CONSIGNE DONNÉE :: Prolongez la critique du premier tome de Blue Giant à partir de sa dernière phrase.

EXTRAIT DE PAGE ::
::::

Cela faisait un moment que je voulais me lancer dans Blue Giant de Shinichi Ishizuka, série terminée au Japon en 10 tomes et toujours en cours chez Glénat en France. Ce n’est pas lié à une passion pour le jazz qui est un genre que je connais assez peu, mais c’est surtout la très bonne réputation du manga, ses couvertures magnifiques et l’idée de découvrir une histoire de passion brûlante pour un art en particulier qui m’attirait beaucoup. Et après avoir été encouragé sur twitter par plusieurs personnes, je me suis enfin lancé. C’est donc avec grand plaisir que je vais vous parler de ce premier tome plein de promesses.
Dai Miyamoto est en terminale. Il fait partie de l’équipe de basket, travaille à mi-temps dans une station service, et vit seul avec son père et sa petite sœur. Surtout, il s’est pris de passion pour le jazz depuis le collège. À tel point qu’il joue tous les jours sur les berges de la rivière, peu importe les conditions météo. Qu’il pleuve, qu’il vente ou que la canicule soit au rendez-vous, il joue. Il veut être un géant du jazz et reste persuadé qu’il peut y arriver. Seulement, pour cela, il va devoir se confronter à la réalité : entre les explications aux amis, les premières représentations chaotiques et les rencontres diverses, la détermination de Dai va être mise à rude épreuve…
Avant de s’attarder sur ce que raconte ce premier tome, je vais tout d’abord aborder l’aspect visuel du titre car il est vraiment magnifique. L’auteur a un coup de crayon impeccable qui fait de chaque page un régal pour les yeux, en plus de poser une ambiance avec un talent fou. On se croirait aux côtés de Dai lorsqu’il joue sur la berge la nuit, ou lorsqu’il est sur scène dans un bar. Ceci est d’ailleurs un des enjeux principaux du manga, réussir à retranscrire l’intensité de la passion et de la musique uniquement en images (même si pour le lire, je me suis mis une playlist de jazz qui aide à se mettre dans l’ambiance, je suppose d’ailleurs que beaucoup de lecteurs et lectrices ont fait de même). De ce point de vue, on constate un gros travail sur les décor et sur l’intensité du noir et blanc qui permet vraiment de s’immerger. En plus de ça, le mangaka met beaucoup l’emphase sur ce que ressent Dai lorsqu’il joue (et on le voit beaucoup jouer) avec de nombreux gros plans, n’hésitant pas à s’attarder sur les expressions de son visage, sa transpiration, mais également sur son instrument, afin de rendre compte de la puissance du son qui en sort. De ce point de vue, le contrat est parfaitement rempli dès ce premier tome et on n’a aucune peine à ressentir l’investissement du jeune homme.

::::

EXTRAITS DE DONNÉES ::
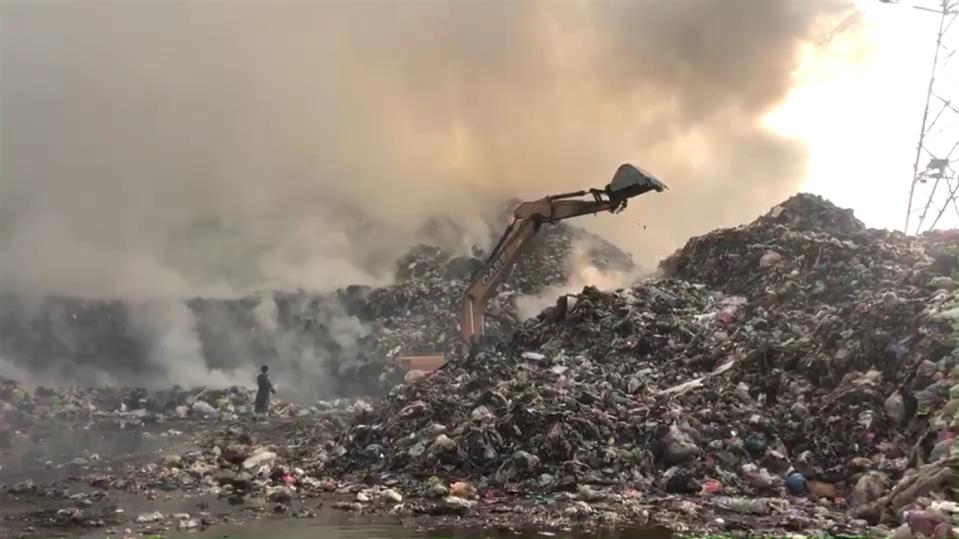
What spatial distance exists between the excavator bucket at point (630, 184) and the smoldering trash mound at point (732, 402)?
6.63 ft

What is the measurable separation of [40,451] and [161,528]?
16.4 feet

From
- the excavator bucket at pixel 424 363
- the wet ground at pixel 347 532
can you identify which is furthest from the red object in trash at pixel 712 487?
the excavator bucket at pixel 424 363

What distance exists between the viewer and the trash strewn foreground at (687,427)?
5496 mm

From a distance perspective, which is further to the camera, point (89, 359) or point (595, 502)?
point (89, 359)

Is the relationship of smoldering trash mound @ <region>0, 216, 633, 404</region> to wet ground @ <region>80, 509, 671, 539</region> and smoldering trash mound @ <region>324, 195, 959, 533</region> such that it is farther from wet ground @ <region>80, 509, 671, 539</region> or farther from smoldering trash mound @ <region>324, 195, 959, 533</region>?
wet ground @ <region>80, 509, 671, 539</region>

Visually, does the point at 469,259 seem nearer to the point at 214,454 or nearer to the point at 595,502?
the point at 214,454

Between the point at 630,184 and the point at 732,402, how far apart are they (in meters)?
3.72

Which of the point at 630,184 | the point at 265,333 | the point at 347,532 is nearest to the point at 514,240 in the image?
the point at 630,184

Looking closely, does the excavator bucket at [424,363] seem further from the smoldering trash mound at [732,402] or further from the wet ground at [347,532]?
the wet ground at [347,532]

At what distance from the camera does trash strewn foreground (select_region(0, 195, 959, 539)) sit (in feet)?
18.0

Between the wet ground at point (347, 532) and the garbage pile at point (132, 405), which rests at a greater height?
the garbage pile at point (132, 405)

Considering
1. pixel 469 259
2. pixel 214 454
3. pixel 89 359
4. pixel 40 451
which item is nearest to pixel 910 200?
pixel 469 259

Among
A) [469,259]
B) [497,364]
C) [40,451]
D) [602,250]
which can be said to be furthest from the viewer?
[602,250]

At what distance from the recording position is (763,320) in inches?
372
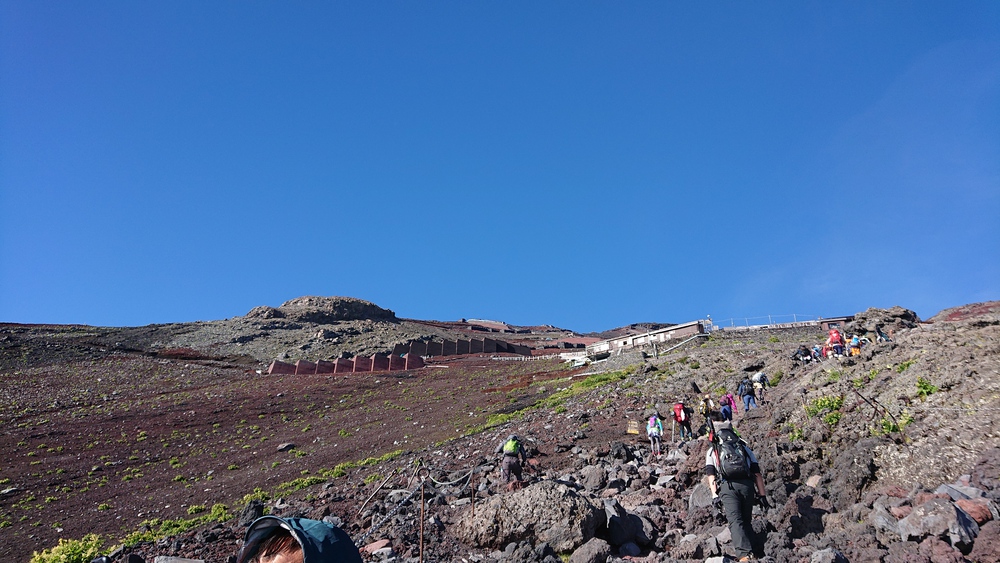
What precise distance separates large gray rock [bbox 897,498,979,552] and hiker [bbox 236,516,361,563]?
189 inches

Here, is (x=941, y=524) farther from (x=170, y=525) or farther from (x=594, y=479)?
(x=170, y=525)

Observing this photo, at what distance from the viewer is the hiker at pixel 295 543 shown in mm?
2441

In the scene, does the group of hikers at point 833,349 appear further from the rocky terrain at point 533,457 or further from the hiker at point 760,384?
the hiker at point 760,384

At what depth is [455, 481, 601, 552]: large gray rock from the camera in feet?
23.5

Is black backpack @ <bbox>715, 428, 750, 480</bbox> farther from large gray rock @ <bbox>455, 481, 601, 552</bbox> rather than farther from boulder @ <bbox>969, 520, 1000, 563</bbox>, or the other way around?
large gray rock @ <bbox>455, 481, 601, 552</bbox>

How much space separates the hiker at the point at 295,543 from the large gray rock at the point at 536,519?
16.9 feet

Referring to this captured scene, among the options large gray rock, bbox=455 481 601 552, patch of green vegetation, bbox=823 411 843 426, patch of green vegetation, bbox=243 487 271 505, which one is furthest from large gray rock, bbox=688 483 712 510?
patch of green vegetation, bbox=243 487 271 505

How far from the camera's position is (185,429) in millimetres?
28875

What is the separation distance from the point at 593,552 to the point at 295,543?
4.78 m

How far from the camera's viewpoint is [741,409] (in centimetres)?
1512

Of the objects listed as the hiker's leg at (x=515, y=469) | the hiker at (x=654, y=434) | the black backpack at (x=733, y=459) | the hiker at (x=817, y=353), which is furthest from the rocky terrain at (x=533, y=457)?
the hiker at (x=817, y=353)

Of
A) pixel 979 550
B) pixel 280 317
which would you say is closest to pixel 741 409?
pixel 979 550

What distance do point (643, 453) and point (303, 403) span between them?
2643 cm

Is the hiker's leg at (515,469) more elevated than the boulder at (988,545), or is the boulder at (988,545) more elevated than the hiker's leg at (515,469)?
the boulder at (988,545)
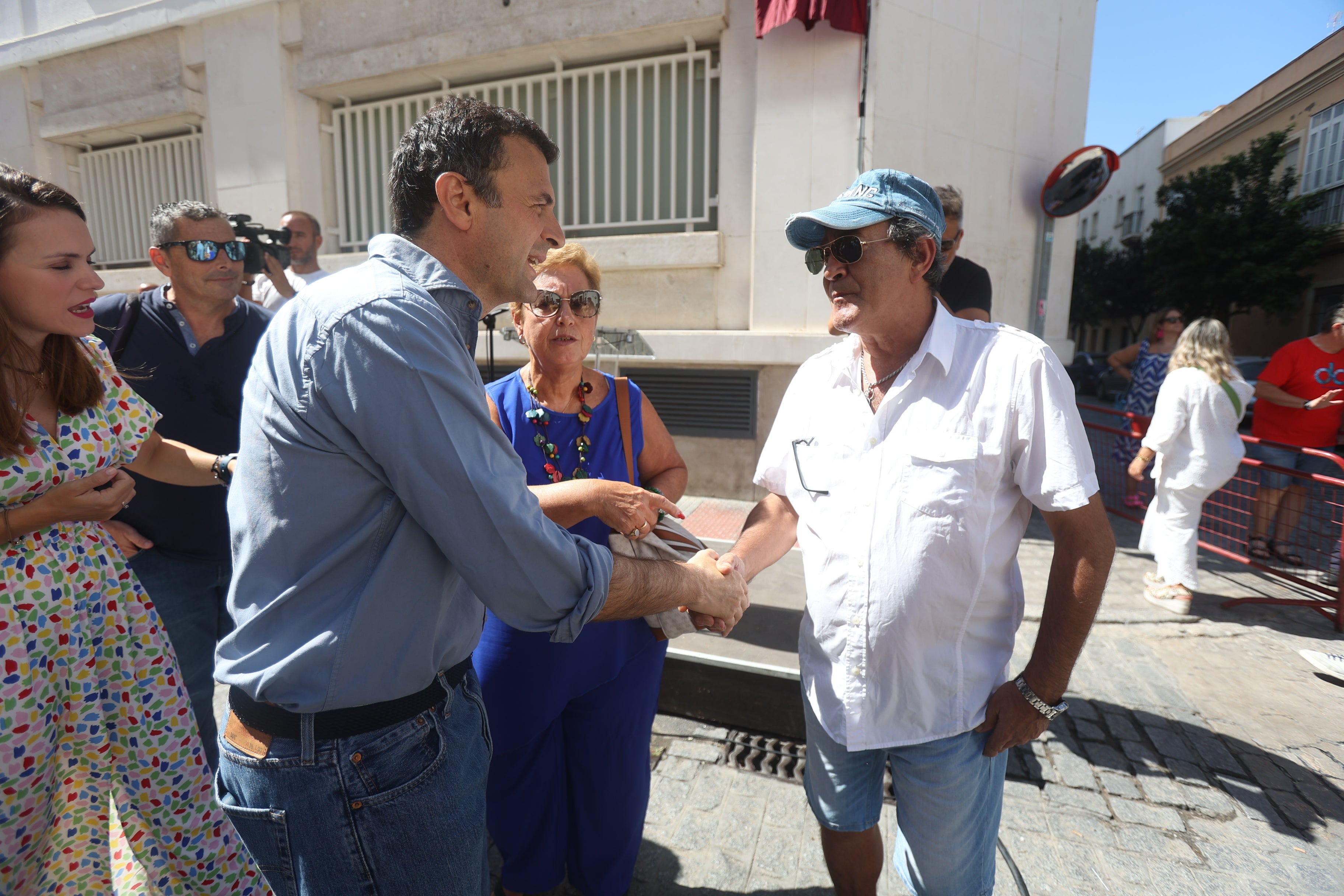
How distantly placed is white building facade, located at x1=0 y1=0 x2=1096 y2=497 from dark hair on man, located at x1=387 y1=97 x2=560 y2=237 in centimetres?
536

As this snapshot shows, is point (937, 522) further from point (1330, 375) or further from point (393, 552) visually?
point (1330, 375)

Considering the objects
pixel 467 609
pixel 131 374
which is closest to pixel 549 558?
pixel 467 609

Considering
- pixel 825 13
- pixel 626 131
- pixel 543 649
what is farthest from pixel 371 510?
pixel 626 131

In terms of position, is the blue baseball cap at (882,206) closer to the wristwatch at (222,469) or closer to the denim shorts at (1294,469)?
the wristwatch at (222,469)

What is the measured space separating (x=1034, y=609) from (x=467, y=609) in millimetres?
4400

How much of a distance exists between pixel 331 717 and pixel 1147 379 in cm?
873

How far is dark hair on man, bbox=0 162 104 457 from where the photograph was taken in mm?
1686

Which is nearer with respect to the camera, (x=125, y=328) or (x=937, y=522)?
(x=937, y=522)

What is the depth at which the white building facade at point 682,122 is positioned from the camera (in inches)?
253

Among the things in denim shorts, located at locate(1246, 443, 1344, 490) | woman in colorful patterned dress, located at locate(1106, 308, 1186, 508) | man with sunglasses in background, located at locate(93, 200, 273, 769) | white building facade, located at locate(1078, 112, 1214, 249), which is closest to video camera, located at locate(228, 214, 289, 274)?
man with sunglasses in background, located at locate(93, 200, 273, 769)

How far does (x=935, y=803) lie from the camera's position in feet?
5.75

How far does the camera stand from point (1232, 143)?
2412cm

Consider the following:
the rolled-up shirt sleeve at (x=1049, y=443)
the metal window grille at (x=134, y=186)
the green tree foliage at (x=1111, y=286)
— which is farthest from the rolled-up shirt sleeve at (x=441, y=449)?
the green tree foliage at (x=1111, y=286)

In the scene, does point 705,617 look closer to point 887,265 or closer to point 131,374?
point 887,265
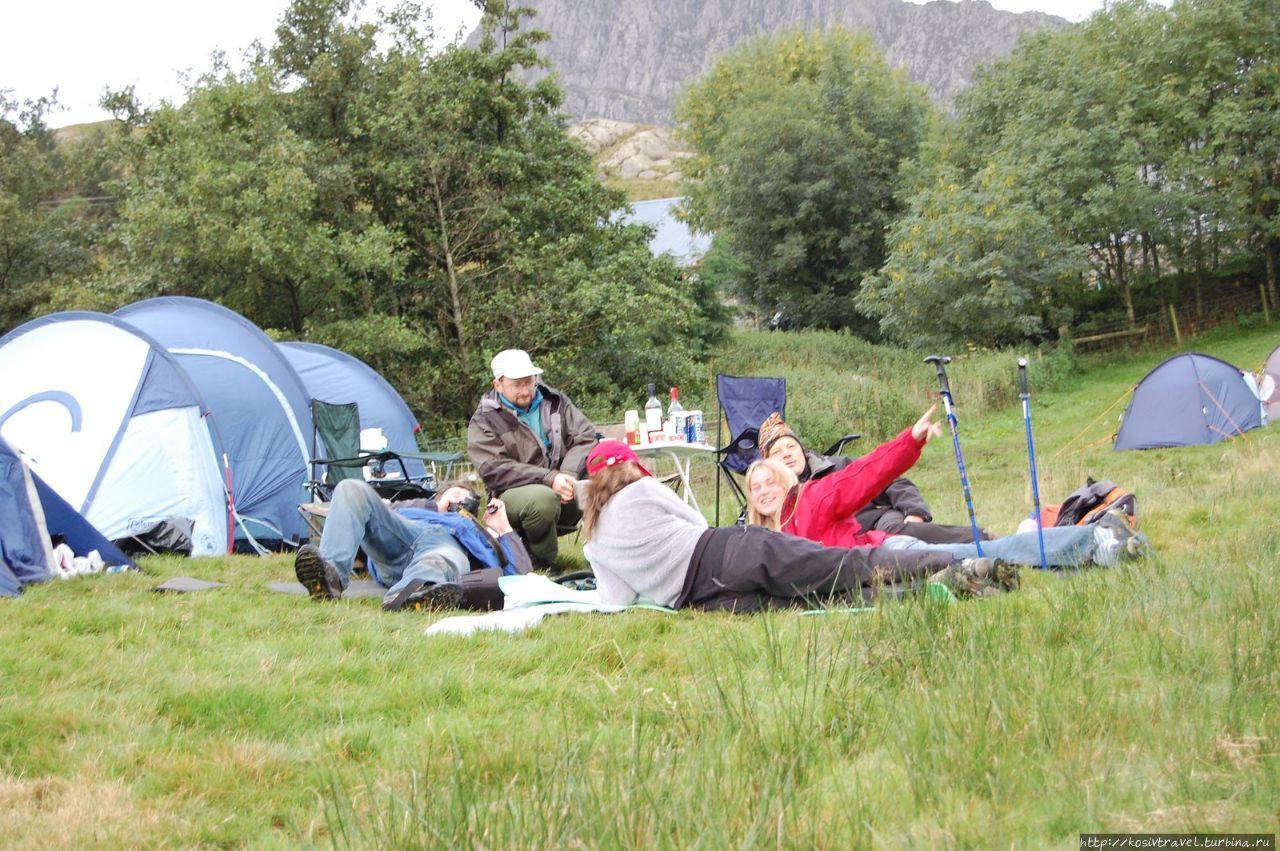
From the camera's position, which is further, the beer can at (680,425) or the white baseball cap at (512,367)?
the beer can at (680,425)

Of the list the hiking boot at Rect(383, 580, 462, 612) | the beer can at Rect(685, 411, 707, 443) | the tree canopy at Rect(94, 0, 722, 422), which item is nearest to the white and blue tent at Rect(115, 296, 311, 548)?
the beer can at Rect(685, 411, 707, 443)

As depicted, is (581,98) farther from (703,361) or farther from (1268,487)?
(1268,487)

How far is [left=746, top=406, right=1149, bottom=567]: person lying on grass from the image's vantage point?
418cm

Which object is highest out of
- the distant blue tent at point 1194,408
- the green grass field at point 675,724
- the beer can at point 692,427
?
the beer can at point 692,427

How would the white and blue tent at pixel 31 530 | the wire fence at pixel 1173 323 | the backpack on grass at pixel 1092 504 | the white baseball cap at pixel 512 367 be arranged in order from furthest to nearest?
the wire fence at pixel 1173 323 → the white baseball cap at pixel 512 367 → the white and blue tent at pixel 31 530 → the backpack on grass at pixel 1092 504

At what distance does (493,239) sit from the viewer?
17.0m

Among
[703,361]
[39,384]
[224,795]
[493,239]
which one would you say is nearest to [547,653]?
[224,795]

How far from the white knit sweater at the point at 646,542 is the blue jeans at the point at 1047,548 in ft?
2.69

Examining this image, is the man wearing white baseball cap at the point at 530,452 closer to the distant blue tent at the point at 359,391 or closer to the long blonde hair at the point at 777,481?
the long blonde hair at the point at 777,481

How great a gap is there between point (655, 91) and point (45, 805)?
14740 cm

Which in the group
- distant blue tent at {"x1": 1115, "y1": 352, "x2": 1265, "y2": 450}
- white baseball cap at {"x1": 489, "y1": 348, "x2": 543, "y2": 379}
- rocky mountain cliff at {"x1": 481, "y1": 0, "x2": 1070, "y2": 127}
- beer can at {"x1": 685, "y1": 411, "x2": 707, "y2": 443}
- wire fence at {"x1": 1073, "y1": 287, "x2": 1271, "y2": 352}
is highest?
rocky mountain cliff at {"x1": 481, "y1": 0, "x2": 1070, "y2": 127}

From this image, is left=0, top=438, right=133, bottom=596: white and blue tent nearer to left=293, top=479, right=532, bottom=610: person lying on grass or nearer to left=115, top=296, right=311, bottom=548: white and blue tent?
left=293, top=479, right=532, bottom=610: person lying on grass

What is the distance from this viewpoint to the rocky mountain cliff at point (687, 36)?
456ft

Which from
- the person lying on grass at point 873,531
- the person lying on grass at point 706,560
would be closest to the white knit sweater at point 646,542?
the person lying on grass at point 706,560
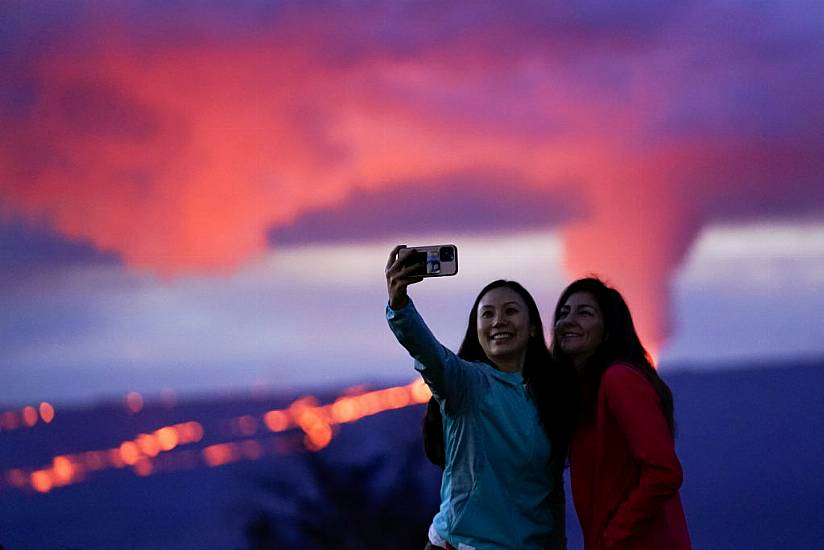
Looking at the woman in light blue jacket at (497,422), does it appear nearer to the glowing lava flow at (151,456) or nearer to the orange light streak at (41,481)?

::::

RÉPONSE ::
Ceci étant dit, nous pouvons nous intéresser à l’écriture et au déroulement de ce premier tome. J’ai été particulièrement surpris par le rythme frénétique que l’auteur lui a conféré. Il se passe énormément de chose, de nombreux personnages gravitant autour de Dai sont présentés et chaque séquence est plutôt courte. Je me demande d’ailleurs si ce n’est pas une volonté de se rapprocher du rythme du jazz, avec ses nombreuses notes et son improvisation permanente. Toujours est-il que ce travail rythmique fonctionne parfaitement et que la lecture du tome passe à une vitesse folle, ce qui est toujours une qualité appréciable. Ainsi, on passe du premier chapitre où l’on assiste au moment de la naissance de la passion de Dai pour le jazz à sa première représentation en fin de tome, après de nombreuses heures passées à répéter seul au fil des jours. Tout ceci étant ponctué de moments de vie où l’on apprendra à connaitre son meilleur ami, son patron, sa famille ainsi que ses camarades de classe. Sans parler de l’homme qui va lui permettre d’avoir sa première opportunité sur scène, les gens avec qui il va jouer et quelques autres personnages plus ou moins anecdotiques. Je vous avais bien dit que ce premier tome était très rythmé et donc très riche.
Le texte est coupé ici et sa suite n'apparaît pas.